> [Passage to read]:
####

Sunday, March 15, 2009

Define LOVE,

Well thats easy now, ever since I finally found the answer to it, & wanna know what I think it means. ME & you ;] Hahaha, you know it. Thanks to USANA man, i've WE'VE finally found it out, after randomly talking about the randomest things the other night.

Hm, now where to start...my life has been up and down lately, busy and tiring. It's been a pretty boring weekend so far since I've stayed home the whole time, but it was cool since I'm talking to someone I'm getting closer too. Honestly, I've never thought I'd get close to this person, like from the beginning, because he was just HIS friend, but I thought wrong, he's more than that, & at the end, he's USANA man :D Sadly, I'm drifting from the one I THOUGHT I was most close to, or who I'm supose to be close with, & what do I get, I get crap. I can't honestly say I'm happy...Why ? Does he realize what I'm going through ? Our relationship isn't something we can just get on and off. I'm tired of going through this, and I can't do it anymore. He thinks everything will be ok and will go how it will before after saying all that crap, thinking that I'LL be ok about it ? It's hard going back now, I feel like I keep getting pushed into this hole, whenever I try to get out, I just keep falling back, and I can't make progress like that, I'm tired of being stuck in that hole, and I'm more than ready to get out and be free. Do YOU know what you're doing ? Things aren't an excitement anymore, its the same crap everytime, I'm sorry, but your not doing your job of keeping me happy like you say you do, when I try all my might to keep you happy, but it just doesn't work out anymore. I don't even know myself where you are in life, I try to help you out, but all you do is get mad at me because you think you already know what your doing, you've missed so many opportunities, and i've seen them all passed by, but I never saw you take em. What are you doing ??

####

According to the blog post, where has the writer spent the whole weekend?

> [Data lines]:
####

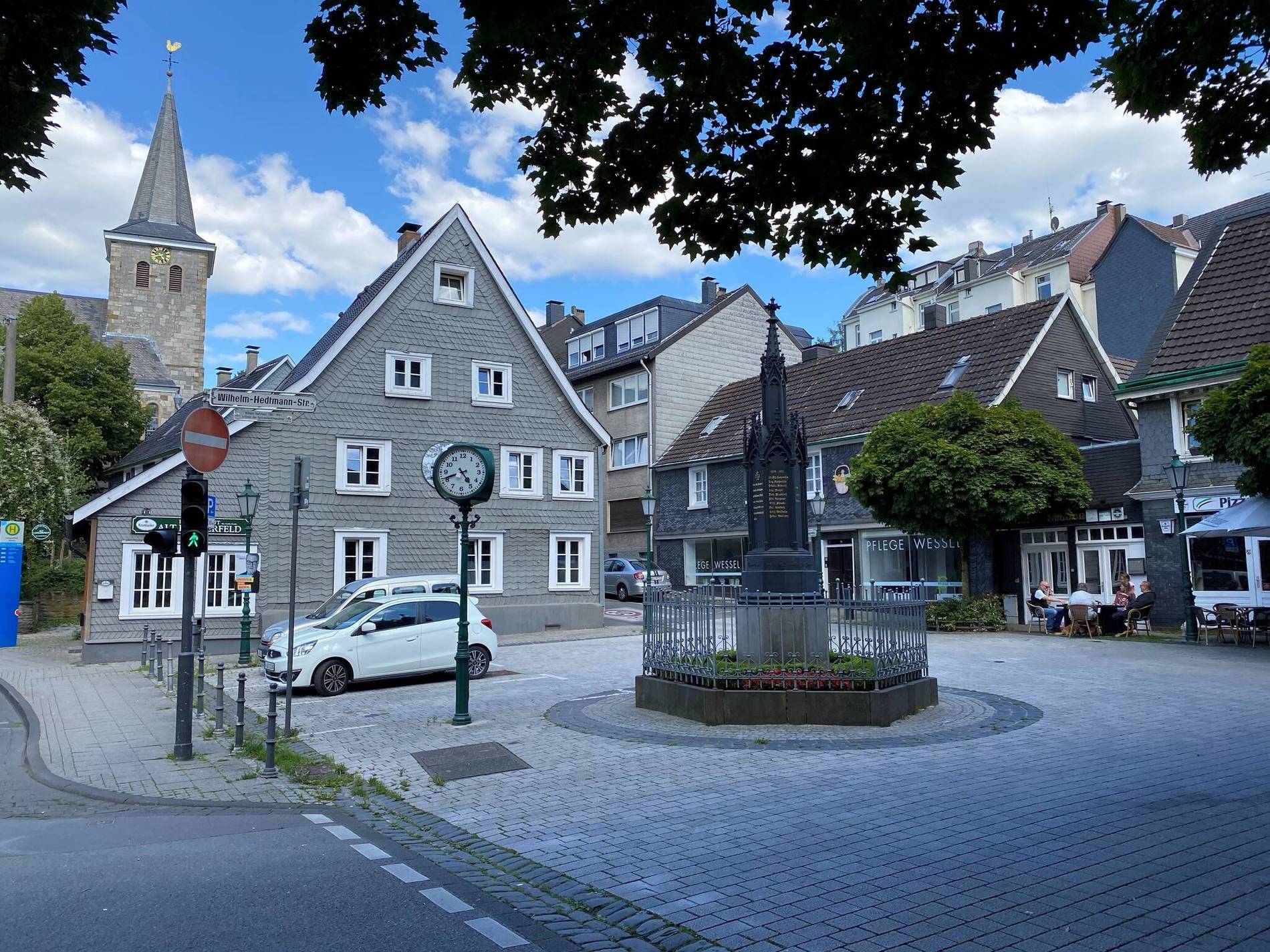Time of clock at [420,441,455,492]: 4:41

####

> [Correct result]:
At home.